Giants center fielder Denard Span sprinted for two outstanding catches, including a leadoff grab in the ninth, to give Moore a chance.
Moore earned his first win for the Giants since they got him in a trade with Tampa Bay on Aug. 1.
The 27-year-old Moore nearly gave San Francisco a major league record five straight years with a no-hitter. And he almost became the first Giants pitcher to no-hit the archrival Dodgers since 1915, when New York’s Rube Marquard stopped Brooklyn.
Moore struck out seven and walked three. Reliever Santiago Casilla needed just one pitch to get the final out.
The win moved the Giants within two games of the NL West-leading Dodgers.
The Mets rode a bloop hit and a fortuitous slide by Yoenis Cespedes into a four-run fifth inning against the Cardinals during Thursday night’s game.
After Cespedes drew a one-out walk, James Loney hit a weak pop-up into shallow left field. Left fielder Brandon Moss and shortstop Greg Garcia both gave chase but it dropped in.

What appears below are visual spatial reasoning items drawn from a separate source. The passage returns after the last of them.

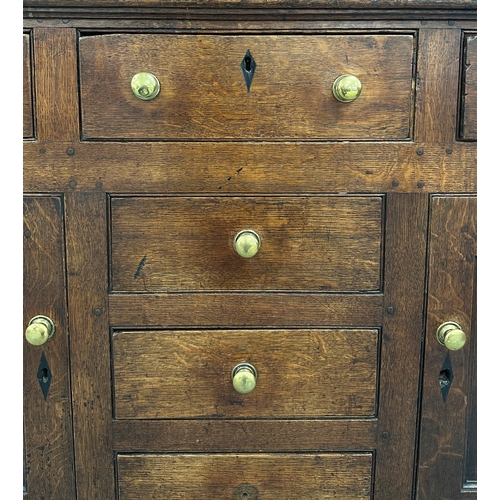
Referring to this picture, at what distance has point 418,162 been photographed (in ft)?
3.42

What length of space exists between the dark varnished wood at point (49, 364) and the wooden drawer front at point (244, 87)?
0.69 feet

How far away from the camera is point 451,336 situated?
40.9 inches

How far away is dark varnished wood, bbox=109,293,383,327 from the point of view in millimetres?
1082

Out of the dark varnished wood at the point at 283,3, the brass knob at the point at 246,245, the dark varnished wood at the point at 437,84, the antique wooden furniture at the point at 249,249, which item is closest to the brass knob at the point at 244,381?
the antique wooden furniture at the point at 249,249

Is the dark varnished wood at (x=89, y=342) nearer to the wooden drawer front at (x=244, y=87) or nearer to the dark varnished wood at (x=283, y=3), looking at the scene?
the wooden drawer front at (x=244, y=87)

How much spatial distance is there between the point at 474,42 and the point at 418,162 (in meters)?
0.24

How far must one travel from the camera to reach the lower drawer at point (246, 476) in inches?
44.7

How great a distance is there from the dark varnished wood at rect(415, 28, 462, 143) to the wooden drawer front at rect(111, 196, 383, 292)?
170 mm

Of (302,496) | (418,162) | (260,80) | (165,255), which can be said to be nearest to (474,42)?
(418,162)

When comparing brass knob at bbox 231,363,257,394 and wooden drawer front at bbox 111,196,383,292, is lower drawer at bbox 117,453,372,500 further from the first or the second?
wooden drawer front at bbox 111,196,383,292

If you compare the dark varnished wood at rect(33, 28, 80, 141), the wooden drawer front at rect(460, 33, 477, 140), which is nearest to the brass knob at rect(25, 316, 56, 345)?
the dark varnished wood at rect(33, 28, 80, 141)

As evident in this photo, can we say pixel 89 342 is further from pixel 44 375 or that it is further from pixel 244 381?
pixel 244 381

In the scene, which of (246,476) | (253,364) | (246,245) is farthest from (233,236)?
(246,476)

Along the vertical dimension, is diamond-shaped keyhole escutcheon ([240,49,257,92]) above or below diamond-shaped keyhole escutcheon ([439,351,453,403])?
above
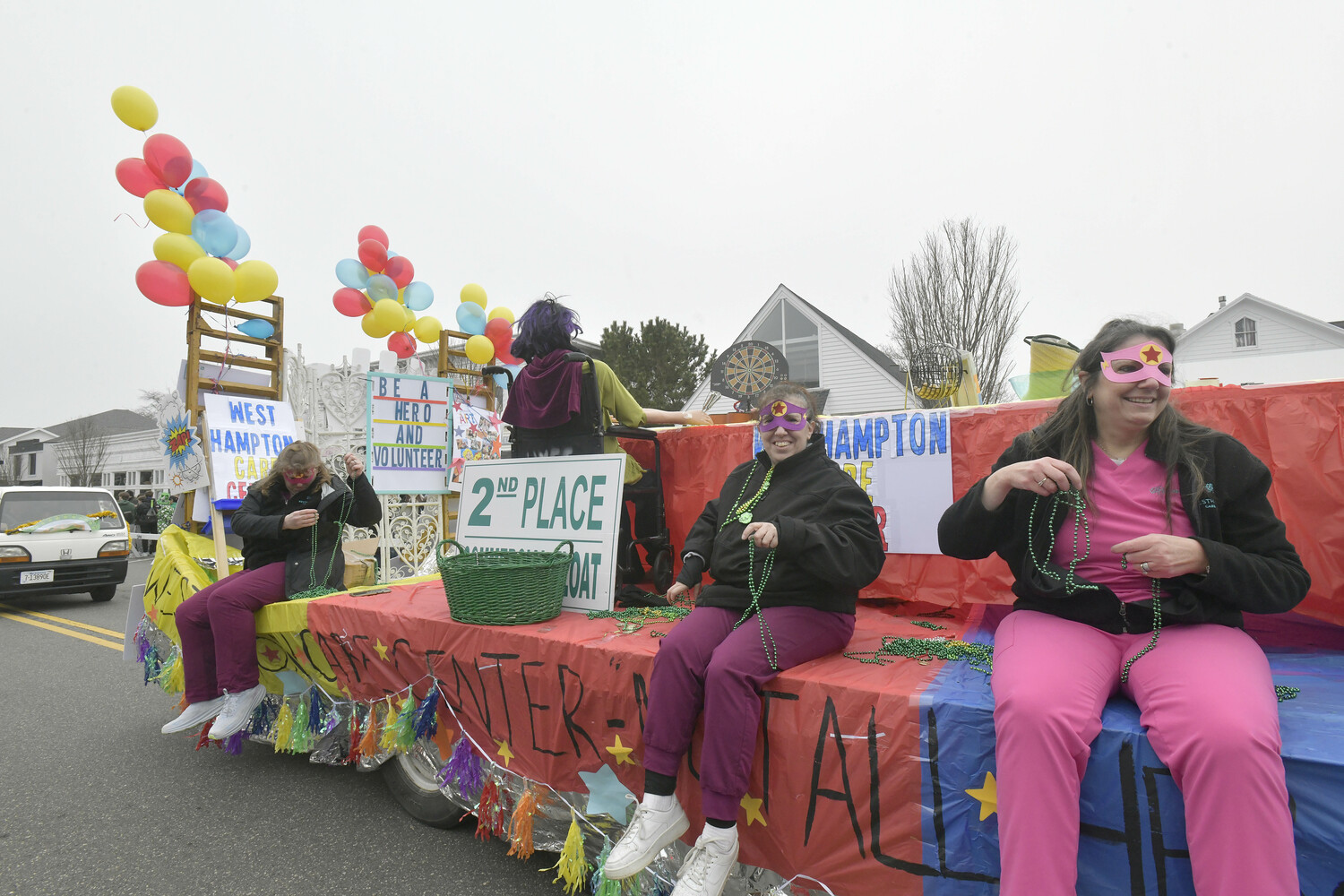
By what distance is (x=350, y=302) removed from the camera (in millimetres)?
6738

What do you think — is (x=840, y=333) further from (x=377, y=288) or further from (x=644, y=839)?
(x=644, y=839)

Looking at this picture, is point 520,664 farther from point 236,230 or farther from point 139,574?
point 139,574

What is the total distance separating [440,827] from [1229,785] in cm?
274

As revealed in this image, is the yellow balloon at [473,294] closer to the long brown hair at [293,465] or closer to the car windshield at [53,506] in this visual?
the long brown hair at [293,465]

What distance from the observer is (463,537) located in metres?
3.73

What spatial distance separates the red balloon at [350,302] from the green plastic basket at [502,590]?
4.80 meters

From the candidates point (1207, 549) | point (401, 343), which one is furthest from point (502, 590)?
point (401, 343)

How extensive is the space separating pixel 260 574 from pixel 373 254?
156 inches

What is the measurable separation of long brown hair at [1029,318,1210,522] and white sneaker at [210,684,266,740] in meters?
3.71

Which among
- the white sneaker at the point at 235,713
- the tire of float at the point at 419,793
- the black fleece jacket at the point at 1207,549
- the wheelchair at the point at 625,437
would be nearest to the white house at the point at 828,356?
the wheelchair at the point at 625,437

Cespedes, running the bases aggressively, sprinted towards third base. Moss scooped up the ball and threw to Adam Wainwright covering third base.
Cespedes appeared to have been tagged out by Wainwright, but as luck would have it, Cespedes’ cleats stuck on Wainwright’s glove and yanked it off. Cespedes was ruled safe and the Cardinals challenged the call, but it was ultimately upheld.
After that play, Curtis Granderson struck out, Wilmer Flores reached on a fielding error by Garcia, and Alejandro De Aza hit a three-run home run to right field, pushing the Mets’ lead to 7-0.